Sisy tidak mengerti kenapa ia mau melakukan ide gila ini. Sore ini ia melaksanakan rencana Ito setelah beristirahat siang di kamar. Kliennya melakukan janji untuk presentasi dengannya besok sehingga lagi-lagi hari ini ia bebas sampai sore. Dengan blus krim polos dan celana pendek beige, Sisy turun ke lobi. Rencananya Bisma akan menyambutnya di sana sementara Ito dan karin melaksanakan misi 'penyedap rasa'. Entah misi macam apa itu.

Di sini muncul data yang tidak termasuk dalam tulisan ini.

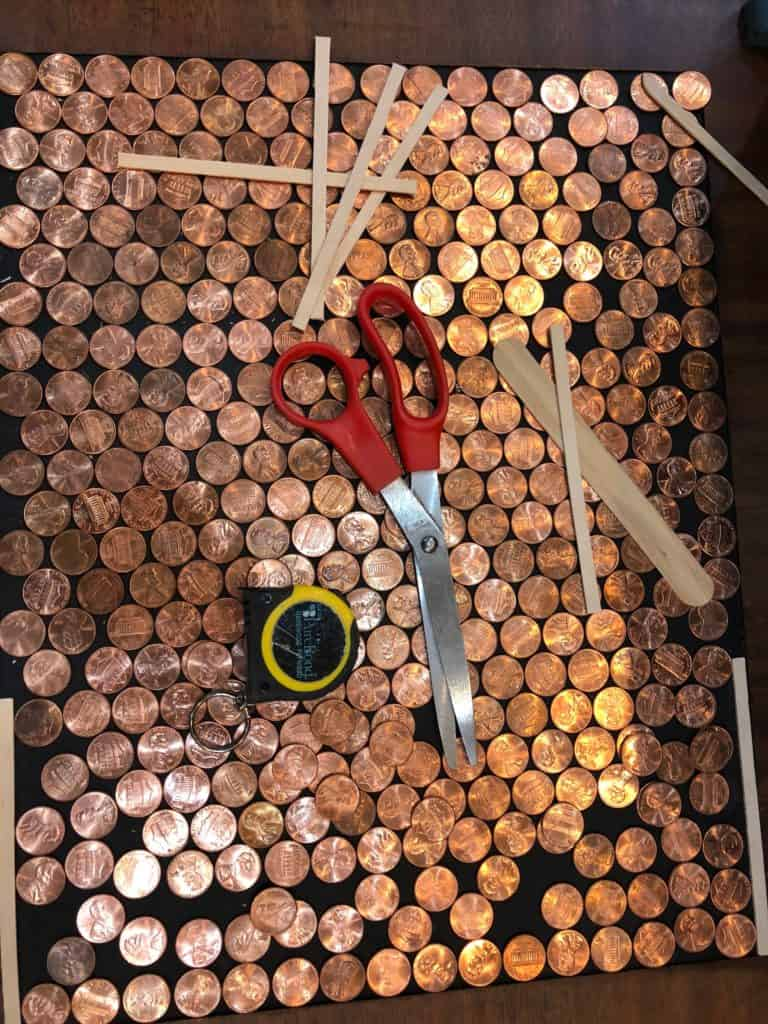 a picture of pennies, scissors, a tape measure and popsicle stick tools used to make the pennies fit properly in the bottom section of the side table.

Yang jelas nasi sudah menjadi bubur  meski Sisy tidak melakukan penolakan ataupun mengatakan persetujuan. Ia hanya mencoba memberikan kesempatan pada ide gila mereka. Tidak tahu berhasil atau malah memperburuk keadaan.

Pintu lift terbuka menampakkan pemandangan lobi yang luas. Sisy maju beberapa langkah dekat sebuah pilar dan berdiri sendirian di sana tanpa tahu apa yang harus ia lakukan atau ke mana arah tujuannya. Mereka yakin bahwa Ray pasti membuntuti Sisy sejak dari lobi sehingga drama mereka harus dimulai dari tempat itu.

"Bu Sisy..." Suara Bisma menyapanya. Sisy berbalik ke belakang dan menemukan pria itu menaruh buket bunga di tangannya. Sisy menerima dengan terpaksa.

"Kenapa panggil Ibu lagi? Aku bukan ibu kamu." Sisy memasang wajah jutek yang dibuat-buat. Tapi ia juga  tersenyum karena ternyata ia bisa menjadi humoris. Hal yang jarang ia lakukan selama beberapa tahun terakhir.

"Nanti kalau aku panggil Mbak bisa berabe. Aku nggak mempertimbangkan kamu ternyata bisa bikin mata bonyok. Kalau tahu gitu dari dulu aku nggak bakal berani masuk kantor Bu Sisy..."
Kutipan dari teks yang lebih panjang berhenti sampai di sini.